Designating Stage 6 as a “low” risk allowed Rogers staff to avoid additional levels of scrutiny and approval as the upgrades proceeded, but doing so “violates industry norms,” the report said.
Rogers says it has introduced a new risk assessment algorithm to address the issue.
The summary of Xona Partners’ review also said that “the network outage could have been prevented” if Rogers had had an “overload prevention mechanism” to limit the amount of information entering its core network.
The review recommends that all Canadian communications networks implement overload protection mechanisms in their core networks.
Network Restoration Challenges
After the systems went down, the main problem hampering Rogers’ efforts to restore them was the company’s inability to communicate properly.
When the core network went down, remote employees were unable to access Rogers’ systems or use the internet, and were unable to get online using other service providers, according to the report.
“Rogers had to dispatch staff to remote locations to gain physical access to the affected routers, delaying efforts to restore the network,” the report said.
Since then, all members of Rogers’ incident response and crisis management team have been provided with backup third-party internet access to “maintain communications capability in the event of a power outage.”

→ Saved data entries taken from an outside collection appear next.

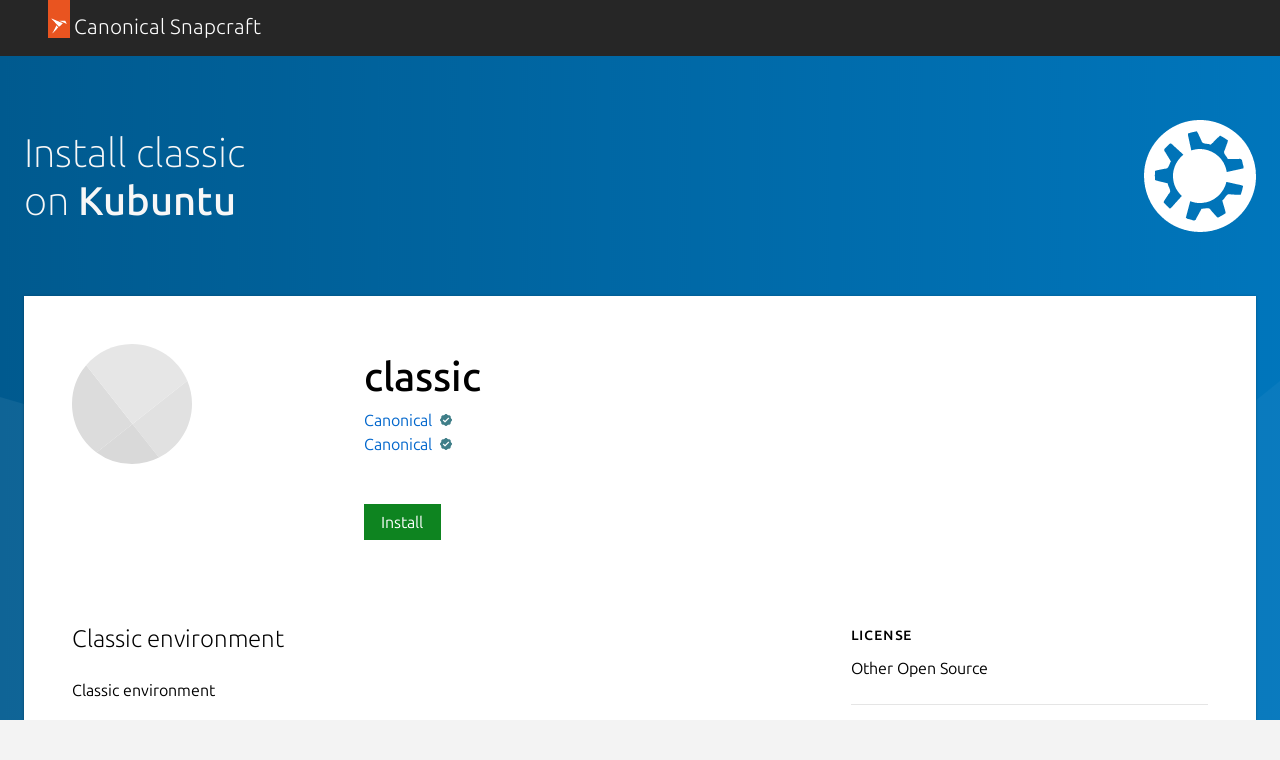

--- FILE ---
content_type: image/svg+xml
request_url: https://res.cloudinary.com/canonical/image/fetch/f_svg,q_auto,fl_sanitize,w_126/https%3A%2F%2Fassets.ubuntu.com%2Fv1%2Fe9f102e3-Distro_Logo_Kubuntu_White.svg
body_size: 707
content:
<svg xmlns="http://www.w3.org/2000/svg" xmlns:xlink="http://www.w3.org/1999/xlink" width="500" height="500"><g fill="none" fill-rule="evenodd"><g fill="#fff" fill-rule="nonzero"><path d="M499.97 250.12c1.55 98.32-61.84 193.14-152.69 230.35-89.25 38.66-200.09 18.76-269.74-49.36-70.539-65.56-96.288-173.59-63.355-264.06C46.029 73.282 138.085 4.19 237.125.47c96.31-6.22 192.51 49.607 235.5 135.88 18 35 27.4 74.36 27.35 113.77zm-323.9-95.28c-18.57-16.93-37.14-33.86-55.66-50.8-8.87.9-13.96 12.15-21.193 17.45-8.179 5.65-13.017 13.8-4.439 21.7 8.432 13.94 16.902 27.89 25.332 41.84-9.07 12.85-8.18 34.05-28.025 32.45-14.113 3.45-28.975 5.05-42.665 9.7-1.227 13.4-1.267 27.69 0 41.09 18.178 6.15 37.529 9.45 56.18 14.5 1.55 17.05 21.2 32.7 4.79 46.85-7.58 12.5-17.058 24.19-23.441 37.24 8.577 10.35 18.601 20.45 28.971 29.1 10.53-7.3 18.26-19.55 27.68-28.8 8.23-9.15 16.46-18.25 24.74-27.39h-.05l.06-1.44c-19.85-18.22-33.85-42.75-37.42-69.93-7.58-42.77 11.76-87.07 45.14-113.56zm193.29 77.43c24.64-5.4 49.28-10.84 73.92-16.23 3.86-8.07-3.05-18.29-3.85-27.25-.55-9.93-5.01-18.34-16.22-15.09h-49.05c-6.26-14.52-24.83-24.8-13.17-40.93 4.41-13.98 10.86-27.55 14.02-41.683-10.86-8.066-23.03-15.531-35.19-21.443-14.72 12.375-27.63 27.255-41.65 40.636-15.41-7.52-39.04 1.2-42.59-20.245-6.76-13.026-11.82-27.255-19.63-39.53-13.31 1.954-27.23 5.311-39.99 9.72.6 15.331 6.26 30.962 8.86 46.395 2.05 9.57 4.15 19.19 6.21 28.76v-.05l.54.33c2.75-.89 5.55-1.67 8.39-2.34 57.95-16.28 123.89 18.42 143.37 75.3 2.81 7.66 4.82 15.59 6.03 23.65zm-1.32 44.02c-11.25 49.96-56.62 91.11-108.67 93.88-17.95 1.81-35.81-1.04-52.27-7.52-.3.16-.61.33-.91.49-6.46 24.31-12.86 48.62-19.32 72.98 5.2 7.25 17.52 6.05 25.73 9.7 9.01 4.26 18.52 4.41 21.07-7 7.86-14.3 15.72-28.61 23.58-42.92 15.72 1.45 33.69-9.9 42.25 8.16 10.07 10.5 18.88 22.71 29.79 32.21 12.21-5.6 24.63-12.71 35.64-20.46-3.75-18.86-10.56-37.36-15.52-56.07 13.97-9.85 17.72-34.71 38.2-27.56 14.67.5 29.58 2.7 44.1 1.8 4.66-12.65 8.41-26.41 10.71-39.72-11.61-5.6-26.08-6.3-38.79-10-11.88-2.63-23.76-5.3-35.59-7.97z"/></g></g></svg>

The investigation also said Rogers staff did not have access to critical error logs detailing the root cause of the outage until 14 hours after it began, “adversely impacting recovery efforts.”
John Lawford, executive director of Ottawa’s Public Interest Advocacy Centre, has called on Rogers and the CRTC to be more transparent about the blackouts.
He criticised the CRTC for taking two years to submit its report on the blackouts, calling it a “cover-up that allowed both the CRTC and Rogers to avoid responsibility”.
“The report alleges that Mr Rogers put things right, but I don’t have enough evidence to back that up,” Lawford said. “It’s just the opinion of certain experts.”
Rogers declined a CBC News request for an interview.
A Rogers spokesman said in a statement that the company “remains focused on providing the most reliable network experience so Canadians can stay connected anytime, anywhere.”
A spokesperson said: August 2023 report from analytics firm umaultDuring the study period, Rogers was found to have the most reliable wireless network in Canada.
“We have completed a comprehensive review of our network, strengthened the resilience of our network and implemented all of the recommendations in this report, and we will continue to invest to ensure Canadians enjoy the best network in the world,” the spokesperson said.
In a letter to RogersThe CRTC said the company “confirmed its implementation of all measures recommended by Zona Partners.”
A spokesperson for Minister of Innovation, Science and Industry François-Philippe Champagne told CBC News that Rogers has addressed all of the report’s recommendations and continues to invest in making its network more resilient.